The HIPAA Omnibus Rule has also formalized multiple changes to privacy requirements and data security. However, as business associates, law firms are liable to comply only with select portions of the Privacy Rule. In general, law firms are permitted to disclose PHI as required by law. This means that a subpoena or discovery request signed by an attorney requires either notice to the individual, or declaration that reasonable efforts have been made to notify the individual without success, but a court order for PHI signed by a judge requires no further assurances.

The HIPAA Task Force report observed, "Many firms must modify not only their access control strategies, but also the manner in which they request and intake information from clients. The Privacy Rule stipulates that business associates should "request" the minimum amount of PHI required for a given purpose. Firms should, therefore, consider providing engagement letters to covered entity and business associate clients that explicitly request that the client refrain from sending information easily identified as not necessary for the engagement."

The aspects of the Privacy Rule the task force recommends law firms should focus on include:
  • Reviewing all business associate agreements to understand and comply with access control restrictions

  • Limiting permissible disclosure to the minimum necessary

  • Limiting uses and disclosures of PHI as required by a business associate agreement, or as permitted or required under HIPAA

  • Providing access to a covered entity, to an individual who is the subject of the PHI, or to HHS during an investigation

  • Ensuring PHI is never sold

  • Establishing business associate agreements with relevant clients, subcontractors, hosted service providers, expert witnesses and etcetera

  • Maintaining compliance records and submitting reports to HHS when required to evaluate compliance

  • Providing a breach notification to a covered entity within 60 days of a breach

  • Developing a program to communicate privacy requirements to affected lawyers and staff
A vast majority of law firms are liable for compliance because they can be classified as HIPAA business associates with respect to clients that qualify as covered entities, or with respect to third-party organizations that process HIPAA-protected information on behalf of a covered entity.

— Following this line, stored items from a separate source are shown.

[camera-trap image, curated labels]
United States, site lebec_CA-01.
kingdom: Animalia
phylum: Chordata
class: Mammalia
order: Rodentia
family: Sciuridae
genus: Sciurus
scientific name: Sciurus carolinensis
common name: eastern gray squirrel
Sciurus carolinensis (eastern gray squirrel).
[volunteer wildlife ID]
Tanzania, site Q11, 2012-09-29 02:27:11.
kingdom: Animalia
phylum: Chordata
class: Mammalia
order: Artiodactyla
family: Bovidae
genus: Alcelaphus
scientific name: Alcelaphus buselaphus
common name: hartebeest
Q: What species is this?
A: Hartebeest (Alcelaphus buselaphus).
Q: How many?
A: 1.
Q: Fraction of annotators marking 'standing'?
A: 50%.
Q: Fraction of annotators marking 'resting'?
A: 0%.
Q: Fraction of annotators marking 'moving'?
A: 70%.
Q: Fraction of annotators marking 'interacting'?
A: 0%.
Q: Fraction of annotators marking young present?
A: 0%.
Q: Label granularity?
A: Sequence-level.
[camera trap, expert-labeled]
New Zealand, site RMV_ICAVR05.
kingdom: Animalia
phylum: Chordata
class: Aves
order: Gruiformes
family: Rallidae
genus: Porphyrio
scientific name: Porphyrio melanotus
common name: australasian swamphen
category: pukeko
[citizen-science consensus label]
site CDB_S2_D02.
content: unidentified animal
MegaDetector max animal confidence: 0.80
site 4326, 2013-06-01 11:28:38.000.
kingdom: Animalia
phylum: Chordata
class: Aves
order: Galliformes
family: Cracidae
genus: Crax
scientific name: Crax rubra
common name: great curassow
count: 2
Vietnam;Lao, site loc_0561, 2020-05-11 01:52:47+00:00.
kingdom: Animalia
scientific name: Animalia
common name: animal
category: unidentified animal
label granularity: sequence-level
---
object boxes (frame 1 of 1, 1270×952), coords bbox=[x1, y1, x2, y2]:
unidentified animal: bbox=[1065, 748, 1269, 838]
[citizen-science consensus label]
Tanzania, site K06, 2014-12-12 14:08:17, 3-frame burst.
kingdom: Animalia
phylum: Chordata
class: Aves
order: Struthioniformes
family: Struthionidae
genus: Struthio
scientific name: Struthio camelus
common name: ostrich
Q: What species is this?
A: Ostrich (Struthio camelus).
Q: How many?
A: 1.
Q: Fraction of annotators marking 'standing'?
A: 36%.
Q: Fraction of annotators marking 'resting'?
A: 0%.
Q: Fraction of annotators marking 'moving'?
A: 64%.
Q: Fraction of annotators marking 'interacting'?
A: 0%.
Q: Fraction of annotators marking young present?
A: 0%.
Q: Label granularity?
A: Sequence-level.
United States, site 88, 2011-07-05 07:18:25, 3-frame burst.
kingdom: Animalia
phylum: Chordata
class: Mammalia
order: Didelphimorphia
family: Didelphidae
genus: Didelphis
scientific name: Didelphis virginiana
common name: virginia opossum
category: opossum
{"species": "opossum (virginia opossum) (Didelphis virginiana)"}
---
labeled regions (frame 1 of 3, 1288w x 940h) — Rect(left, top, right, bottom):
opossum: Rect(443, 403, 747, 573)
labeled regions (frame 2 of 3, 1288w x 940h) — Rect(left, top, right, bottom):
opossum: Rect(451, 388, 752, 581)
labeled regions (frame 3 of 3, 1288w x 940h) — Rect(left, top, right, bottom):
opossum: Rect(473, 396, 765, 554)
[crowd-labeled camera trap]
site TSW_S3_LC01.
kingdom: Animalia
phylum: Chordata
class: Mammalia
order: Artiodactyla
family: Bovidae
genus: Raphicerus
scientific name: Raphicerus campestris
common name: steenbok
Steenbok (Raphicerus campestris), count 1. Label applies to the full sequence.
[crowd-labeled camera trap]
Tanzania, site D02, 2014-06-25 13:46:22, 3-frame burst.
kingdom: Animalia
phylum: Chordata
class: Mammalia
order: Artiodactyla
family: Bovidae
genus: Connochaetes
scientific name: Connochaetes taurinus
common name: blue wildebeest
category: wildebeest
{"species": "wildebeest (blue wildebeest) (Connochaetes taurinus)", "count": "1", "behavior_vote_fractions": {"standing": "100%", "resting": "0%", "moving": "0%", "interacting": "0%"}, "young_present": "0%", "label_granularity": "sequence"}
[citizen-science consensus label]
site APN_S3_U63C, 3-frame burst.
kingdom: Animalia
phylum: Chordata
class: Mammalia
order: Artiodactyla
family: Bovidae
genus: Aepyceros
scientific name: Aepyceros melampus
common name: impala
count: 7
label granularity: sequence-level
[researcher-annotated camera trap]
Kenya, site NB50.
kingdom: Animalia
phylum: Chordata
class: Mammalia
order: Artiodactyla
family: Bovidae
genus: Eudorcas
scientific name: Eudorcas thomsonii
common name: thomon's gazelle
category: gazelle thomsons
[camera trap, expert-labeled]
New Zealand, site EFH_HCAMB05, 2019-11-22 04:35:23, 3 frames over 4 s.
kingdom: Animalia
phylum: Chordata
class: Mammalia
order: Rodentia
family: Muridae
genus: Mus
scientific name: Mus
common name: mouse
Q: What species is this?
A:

The new situation is significantly different from the earlier one where law firms were classified and held liable as business associates only if they had a contract with a covered entity specifically defining and classifying them as business associates under HIPAA/HITECH.

The liabilities and penalties are also quite strict and steep. The report observes, "Law firms should be aware there is no single official method for tallying monetary penalties, and total penalties will exceed those incurred prior to the HITECH Act, when firms were only liable for breach of contract. While a possible penalty of $1.5 million dollars per provision may seem like a steep fine, the greatest risk of a compliance breach poses to a firm is a tarnished reputation that could compromise future business opportunities with clients."